Work request: Retype the data exactly, so that every line matches the original.

Exercise materials:
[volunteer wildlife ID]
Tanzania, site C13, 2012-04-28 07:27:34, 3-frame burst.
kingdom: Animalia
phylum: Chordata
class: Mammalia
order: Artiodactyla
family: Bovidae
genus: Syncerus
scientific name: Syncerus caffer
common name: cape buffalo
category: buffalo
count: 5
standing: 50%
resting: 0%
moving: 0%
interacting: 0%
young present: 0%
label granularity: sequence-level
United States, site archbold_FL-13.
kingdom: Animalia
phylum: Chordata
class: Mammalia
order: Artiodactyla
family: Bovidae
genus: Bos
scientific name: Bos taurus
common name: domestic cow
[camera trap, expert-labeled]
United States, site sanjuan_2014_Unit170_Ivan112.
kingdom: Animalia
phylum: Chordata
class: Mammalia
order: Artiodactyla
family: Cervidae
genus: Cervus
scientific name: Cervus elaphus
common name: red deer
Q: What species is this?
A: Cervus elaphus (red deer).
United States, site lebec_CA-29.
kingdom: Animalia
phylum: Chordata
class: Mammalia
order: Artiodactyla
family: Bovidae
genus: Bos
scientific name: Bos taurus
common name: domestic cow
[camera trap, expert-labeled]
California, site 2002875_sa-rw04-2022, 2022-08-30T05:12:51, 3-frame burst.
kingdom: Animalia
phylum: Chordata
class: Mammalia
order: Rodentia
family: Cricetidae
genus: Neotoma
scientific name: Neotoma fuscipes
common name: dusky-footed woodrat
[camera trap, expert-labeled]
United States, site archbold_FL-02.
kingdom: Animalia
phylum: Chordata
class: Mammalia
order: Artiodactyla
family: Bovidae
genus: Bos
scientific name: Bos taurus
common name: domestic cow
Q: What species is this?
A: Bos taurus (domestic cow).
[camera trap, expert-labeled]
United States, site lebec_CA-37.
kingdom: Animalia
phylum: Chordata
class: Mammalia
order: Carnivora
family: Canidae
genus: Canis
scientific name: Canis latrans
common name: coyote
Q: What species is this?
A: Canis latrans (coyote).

Output:
[volunteer wildlife ID]
Tanzania, site C13, 2012-04-28 07:27:34, 3-frame burst.
kingdom: Animalia
phylum: Chordata
class: Mammalia
order: Artiodactyla
family: Bovidae
genus: Syncerus
scientific name: Syncerus caffer
common name: cape buffalo
category: buffalo
count: 5
standing: 50%
resting: 0%
moving: 0%
interacting: 0%
young present: 0%
label granularity: sequence-level
United States, site archbold_FL-13.
kingdom: Animalia
phylum: Chordata
class: Mammalia
order: Artiodactyla
family: Bovidae
genus: Bos
scientific name: Bos taurus
common name: domestic cow
[camera trap, expert-labeled]
United States, site sanjuan_2014_Unit170_Ivan112.
kingdom: Animalia
phylum: Chordata
class: Mammalia
order: Artiodactyla
family: Cervidae
genus: Cervus
scientific name: Cervus elaphus
common name: red deer
Q: What species is this?
A: Cervus elaphus (red deer).
United States, site lebec_CA-29.
kingdom: Animalia
phylum: Chordata
class: Mammalia
order: Artiodactyla
family: Bovidae
genus: Bos
scientific name: Bos taurus
common name: domestic cow
[camera trap, expert-labeled]
California, site 2002875_sa-rw04-2022, 2022-08-30T05:12:51, 3-frame burst.
kingdom: Animalia
phylum: Chordata
class: Mammalia
order: Rodentia
family: Cricetidae
genus: Neotoma
scientific name: Neotoma fuscipes
common name: dusky-footed woodrat
[camera trap, expert-labeled]
United States, site archbold_FL-02.
kingdom: Animalia
phylum: Chordata
class: Mammalia
order: Artiodactyla
family: Bovidae
genus: Bos
scientific name: Bos taurus
common name: domestic cow
Q: What species is this?
A: Bos taurus (domestic cow).
[camera trap, expert-labeled]
United States, site lebec_CA-37.
kingdom: Animalia
phylum: Chordata
class: Mammalia
order: Carnivora
family: Canidae
genus: Canis
scientific name: Canis latrans
common name: coyote
Q: What species is this?
A: Canis latrans (coyote).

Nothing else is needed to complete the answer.